%%

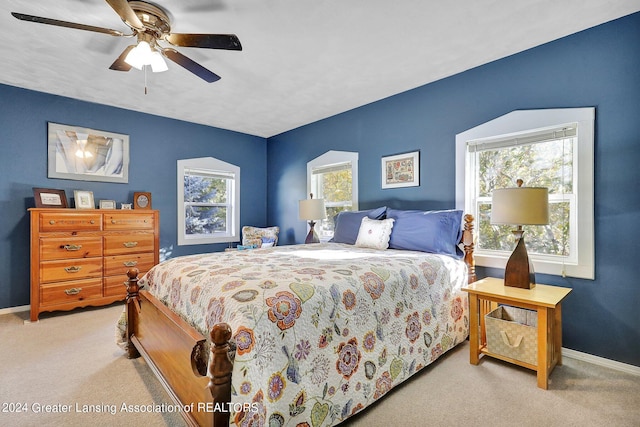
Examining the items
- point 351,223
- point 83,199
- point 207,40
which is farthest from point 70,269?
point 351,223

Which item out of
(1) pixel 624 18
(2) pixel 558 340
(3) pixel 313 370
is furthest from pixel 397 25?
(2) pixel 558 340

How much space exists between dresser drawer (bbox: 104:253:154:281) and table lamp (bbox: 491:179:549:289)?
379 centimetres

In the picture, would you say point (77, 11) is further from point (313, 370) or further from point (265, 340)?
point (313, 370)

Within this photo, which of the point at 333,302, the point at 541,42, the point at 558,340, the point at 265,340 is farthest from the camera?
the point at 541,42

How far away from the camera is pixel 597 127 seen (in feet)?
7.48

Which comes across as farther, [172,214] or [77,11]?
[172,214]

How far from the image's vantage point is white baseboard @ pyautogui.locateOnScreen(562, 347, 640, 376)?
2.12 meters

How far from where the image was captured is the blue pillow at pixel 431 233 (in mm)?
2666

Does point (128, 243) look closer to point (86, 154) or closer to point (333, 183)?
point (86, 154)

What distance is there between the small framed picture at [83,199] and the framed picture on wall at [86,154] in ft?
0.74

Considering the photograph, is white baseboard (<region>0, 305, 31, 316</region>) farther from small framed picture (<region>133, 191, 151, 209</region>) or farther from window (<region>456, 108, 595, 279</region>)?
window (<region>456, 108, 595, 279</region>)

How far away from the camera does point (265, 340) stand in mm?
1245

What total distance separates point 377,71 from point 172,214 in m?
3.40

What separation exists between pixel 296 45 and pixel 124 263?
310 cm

%%
%%

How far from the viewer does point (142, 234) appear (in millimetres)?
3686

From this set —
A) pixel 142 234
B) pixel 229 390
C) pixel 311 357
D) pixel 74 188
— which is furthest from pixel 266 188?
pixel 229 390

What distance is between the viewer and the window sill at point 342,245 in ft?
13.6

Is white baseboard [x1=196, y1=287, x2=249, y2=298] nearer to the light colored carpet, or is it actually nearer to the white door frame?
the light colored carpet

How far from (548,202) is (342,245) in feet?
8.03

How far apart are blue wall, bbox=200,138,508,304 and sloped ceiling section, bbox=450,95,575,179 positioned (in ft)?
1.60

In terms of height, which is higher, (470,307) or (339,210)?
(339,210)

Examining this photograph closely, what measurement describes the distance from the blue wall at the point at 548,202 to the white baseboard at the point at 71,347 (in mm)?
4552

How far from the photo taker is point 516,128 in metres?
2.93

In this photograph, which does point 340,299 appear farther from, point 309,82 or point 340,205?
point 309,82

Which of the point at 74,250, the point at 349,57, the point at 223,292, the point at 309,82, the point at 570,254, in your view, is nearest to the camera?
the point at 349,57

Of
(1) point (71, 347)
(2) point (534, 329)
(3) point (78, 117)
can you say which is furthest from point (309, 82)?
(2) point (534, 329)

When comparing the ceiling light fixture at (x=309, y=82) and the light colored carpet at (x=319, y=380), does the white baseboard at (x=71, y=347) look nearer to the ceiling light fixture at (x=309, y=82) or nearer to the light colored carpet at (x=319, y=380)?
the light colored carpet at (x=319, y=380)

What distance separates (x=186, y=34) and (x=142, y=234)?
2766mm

%%

**Your instructions:**
Copy every line in the entries above that contains the string "blue", where case counts.

**Answer below:**
How far from where the image was captured is the blue pillow at pixel 431 233 (in mm)?
How far apart are blue wall, bbox=200,138,508,304 and sloped ceiling section, bbox=450,95,575,179 positioned (in ft)?
Examining this photograph closely, what measurement describes the distance from the blue wall at the point at 548,202 to the white baseboard at the point at 71,347 (in mm)?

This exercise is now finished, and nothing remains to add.